My question is: Who paid for this study and were there conflicts of interests with the researchers? Of course, none of that information is readily available so we recommend that you read between the lines.


Researchers say that those women who take the hormones shortly after menopause may benefit. (The keyword here is "may"). This leaves the door open to broad interpretation. My second question is: What about those women who take hormones shortly after menopause who may not benefit? Should they still take the drug because big pharma says so?

Continuing analysis of the original data indicates that the researchers raised a false alarm for most women and that, if women begin taking the hormones shortly after menopause, the drugs do not raise the risk of heart disease and might even lower the risk for heart disease.

The latest findings, published in the New England Journal of Medicine, show that taking estrogen for seven years or more after menopause reduces calcification of the arteries - a key indicator of atherosclerosis - by as much as 60 percent. High levels of calcification are generally considered a predictor of increased heart attack risk.

The researchers now claim that the only group of women who are at significant risk from the drugs are those who delay taking them for at least 10 years after menopause. The research is based on the Women's Health Initiative, a federal study launched in the 1990s. (Has the WHI received any big grants or funding from big pharma lately?)

All the researchers agree that women should not fear using estrogen replacement therapy to mitigate menopausal symptoms. The current debate is over how long they may safely continue to do so.

Not so fast -- there is still an increased risk of breast cancer with age for estrogen when combined with progestin and it is not clear whether the risk outweighs the benefits.

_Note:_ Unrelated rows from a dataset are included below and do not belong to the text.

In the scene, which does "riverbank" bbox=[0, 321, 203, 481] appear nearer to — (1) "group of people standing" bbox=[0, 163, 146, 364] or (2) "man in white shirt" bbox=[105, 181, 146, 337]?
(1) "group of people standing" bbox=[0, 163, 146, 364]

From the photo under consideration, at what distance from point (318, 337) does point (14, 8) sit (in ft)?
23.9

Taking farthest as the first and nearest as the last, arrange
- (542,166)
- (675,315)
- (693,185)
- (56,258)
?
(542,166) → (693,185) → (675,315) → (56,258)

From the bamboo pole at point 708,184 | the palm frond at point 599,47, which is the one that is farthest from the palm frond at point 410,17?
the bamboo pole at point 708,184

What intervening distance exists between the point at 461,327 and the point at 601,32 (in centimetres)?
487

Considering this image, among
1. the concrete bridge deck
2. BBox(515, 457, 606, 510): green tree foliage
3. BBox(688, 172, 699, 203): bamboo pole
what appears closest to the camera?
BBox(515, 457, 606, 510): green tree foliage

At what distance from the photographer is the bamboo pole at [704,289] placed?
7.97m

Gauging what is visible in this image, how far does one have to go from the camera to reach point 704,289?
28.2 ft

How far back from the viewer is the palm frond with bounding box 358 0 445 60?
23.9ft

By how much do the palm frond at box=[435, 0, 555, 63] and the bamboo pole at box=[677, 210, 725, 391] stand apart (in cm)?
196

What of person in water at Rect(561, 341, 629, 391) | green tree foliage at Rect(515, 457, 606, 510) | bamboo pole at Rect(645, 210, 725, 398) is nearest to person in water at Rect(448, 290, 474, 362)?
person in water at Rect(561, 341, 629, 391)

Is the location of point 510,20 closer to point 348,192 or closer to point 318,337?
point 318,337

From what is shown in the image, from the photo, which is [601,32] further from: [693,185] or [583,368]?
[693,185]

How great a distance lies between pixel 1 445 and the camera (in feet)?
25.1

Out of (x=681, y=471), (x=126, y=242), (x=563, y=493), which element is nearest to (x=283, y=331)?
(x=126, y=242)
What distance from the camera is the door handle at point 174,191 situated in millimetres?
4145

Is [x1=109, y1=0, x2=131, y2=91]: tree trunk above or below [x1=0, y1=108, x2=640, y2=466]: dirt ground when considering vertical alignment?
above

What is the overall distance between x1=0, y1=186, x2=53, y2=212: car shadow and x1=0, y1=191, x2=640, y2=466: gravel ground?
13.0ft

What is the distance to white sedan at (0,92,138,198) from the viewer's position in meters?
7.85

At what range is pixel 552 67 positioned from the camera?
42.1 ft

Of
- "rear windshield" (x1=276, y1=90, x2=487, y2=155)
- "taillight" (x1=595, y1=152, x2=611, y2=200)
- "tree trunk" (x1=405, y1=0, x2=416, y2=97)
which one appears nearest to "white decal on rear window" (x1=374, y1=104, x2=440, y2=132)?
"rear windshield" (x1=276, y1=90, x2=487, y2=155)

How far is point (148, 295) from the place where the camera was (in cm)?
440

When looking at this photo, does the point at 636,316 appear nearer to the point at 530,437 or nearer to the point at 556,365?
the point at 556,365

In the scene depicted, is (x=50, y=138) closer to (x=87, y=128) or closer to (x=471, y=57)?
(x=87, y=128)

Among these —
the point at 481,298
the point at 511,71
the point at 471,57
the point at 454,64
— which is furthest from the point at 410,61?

It came as a shock in 2002 when researchers from the Women's Health Initiative reported that ERT actually increased risks of heart attack and stroke. Within a year of the report, the number of new prescriptions for estrogen fell by 68 percent as both physicians and patients shied away from the drugs.

The new study involved a subset of 1,064 women in the Women's Health Initiative study who were ages 50 to 59 and had undergone surgically induced menopause through a hysterectomy. Half were randomized to receive a Wyeth-produced estrogen called Premarin (made inhumanely from horse urine) and half a placebo.

The women were on the drugs for an average of 7 1/2 years. About a year after the study was stopped, physicians used CT scans to measure the buildup of calcium deposits, or atherosclerotic plaque, in their blood vessels.

Overall, they found, women taking estrogen had 42 percent less calcification of their arteries. Women who had taken at least 80 percent of their daily doses of the drug had 61 percent less calcification.

There is no mention of increased breast cancer risk to these 1,064 women as guinea pigs.